24 outubro 2013

Audácia da Pilombeta!

Por muito tempo, resisti à leitura que André me indicava: Ira, arrancando o mal pela raiz, de Robert D. Jones. Quando enfim cedi - pois é, no fundo eu não queria tratar da minha ira -, fiquei maravilhada, tanto com a definição (resposta ativa, pessoal e integral contra uma injustiça percebida) quanto com a distinção fundamental que nos ajuda a qualificá-la de pecaminosa ou justa. Na verdade, são três critérios que caracterizam a ira justa (p. 35-6):

1- Ela reage contra pecados reais
2- Ela focaliza Deus e seus interesses (e não os nossos)
3- Ela coexiste com outras qualidades piedosas e se expressa de maneira piedosa

O primeiro critério me pareceu evidente, mas foi humilhante perceber que mesmo essa evidência nunca bastou para que eu deixasse de me irar contra pecados inventados. (Pergunta para depois: será que as mulheres são mais propensas a inventar males que os homens?) Já o 2 e o 3 foram de fato revolucionários para mim, pois eu tendia a considerar a maior parte de minha ira como justa, e essas observações inverteram radicalmente a proporção. A partir disso, passei a incorporá-las no meu pensamento frequente sobre a ira - o que aliás provocou grande tristeza no início, pois me vi quase sempre pecaminosamente irada. Foi quando comecei a usar a expressão "audácia da Pilombeta".




Quem via Os Trapalhões quando criança deve se lembrar. Quando alguém avançava furioso contra Didi Mocó (personagem do Renato Aragão), ele colocava as mãos na cintura e exclamava com a voz fina: "Audácia da Pilombeta!" Era muito comum que o ator que contracenava com ele não conseguisse segurar o riso!

Então, agora eu também chamo a ira pecaminosa de "audácia da Pilombeta". Quando você se sente pessoalmente atingido por algo - como se o pecado do outro dissesse respeito a você, sentado todo pomposo na sala do trono, e não Deus - e reage daquela forma ridícula com que todos reagimos, vociferante e nada piedosa, pense no Didi respondendo: "Audácia da Pilombeta!" Acho que isso deve ajudar a colocar as coisas em perspectiva. :-)

5 comentários:

Leonardo Bruno Galdino disse...

Norma,

neste post como no de ontem, uma palavra: muito obrigado! Se tem uma coisa contra a qual eu tenho lutado diariamente (perdendo muitas batalhas, reconheço) é a ira. Os pontos levantados por Jones aí foram na mosca! Já me interessei pelo livro, e vou ver se compro. Aliás, em matéria de aconselhamento a editora Nutra tem abençoado demais a igreja brasileira. Só publicações feras!

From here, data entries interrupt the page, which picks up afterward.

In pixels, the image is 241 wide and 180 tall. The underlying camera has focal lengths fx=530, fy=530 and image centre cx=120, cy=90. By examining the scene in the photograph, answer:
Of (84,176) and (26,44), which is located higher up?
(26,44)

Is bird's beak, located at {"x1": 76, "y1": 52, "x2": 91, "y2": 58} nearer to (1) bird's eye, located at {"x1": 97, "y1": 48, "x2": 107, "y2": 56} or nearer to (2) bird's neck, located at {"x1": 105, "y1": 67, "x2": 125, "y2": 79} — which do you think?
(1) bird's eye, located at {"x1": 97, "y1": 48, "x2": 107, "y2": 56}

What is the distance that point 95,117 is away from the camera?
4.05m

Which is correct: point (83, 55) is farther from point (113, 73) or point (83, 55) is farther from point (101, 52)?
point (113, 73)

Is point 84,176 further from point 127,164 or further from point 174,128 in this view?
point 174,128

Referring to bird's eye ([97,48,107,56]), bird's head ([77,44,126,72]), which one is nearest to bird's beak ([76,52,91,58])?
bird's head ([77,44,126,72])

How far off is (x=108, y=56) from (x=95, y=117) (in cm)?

Forte abraço, e escreva mais sobre isso.

Enézio E. de Almeida Filho disse...

Filipenses 2.5-10

Simone disse...

Realmente, quando o pecado do outro nos atinge diretamente, é muito difícil não se irar com sentimento de revide. Porém, independentemente o que tenha sido o tal pecado, é muito importante ter em mente que Deus é justo e a Ele pertence à vingança. Sim, pois Ele mesmo diz nas Escrituras: “Não vos vingueis a vós mesmos, amados, mas dai lugar à ira (segundo o que acabamos de aprender com a Norma), porque está escrito: Minha é a vingança; eu recompensarei, diz o Senhor”. (Romanos 12:19 ).

O capítulo 12 da carta aos romanos já começa exortando-nos a oferecer a Deus o nosso culto racional. Porém, isso só é possível se observarmos todas as demais recomendações do apóstolo: verificar que cada um de nós, em processo de santificação, somos membros do mesmo Corpo, Cristo; a amar sem fingimento; que não sejamos sábios em nós mesmo (lindo!); se possível, ter paz com todos os homens (cristãos ao não!); e por fim, que não nos deixemos vencer do mal, mas que vençamos o mal com o bem. (Romanos 12:21).

Formidável, Norma, não li Roberto D. Jones ainda, mas já estou animada com esta próxima aquisição.

O interessante é que tenho meditado muito neste tema.
Amei seu post! Obrigada pela maravilhosíssima contribuição, querida Norma! Bjs, saudades!

Mauricio Abreu de Carvalho disse...

Sem querer ser inconveniente e já confessando minha total ignorância sobre o significado da expressão, o correto seria "filombeta".

Norma disse...

Discordo, Mauricio! :-) olha o que achei na internet:

"O termo "Audácia da Filombeta"® foi criado por Maurício de Sousa, inspirado na expressão "audácia da pilombeta", muitas vezes proferida por Didi Mocó (personagem de Renato Aragão), no finado programa humorístico "Os Trapalhões", de 1966. Era usado quando Didi queria tirar onda com alguém."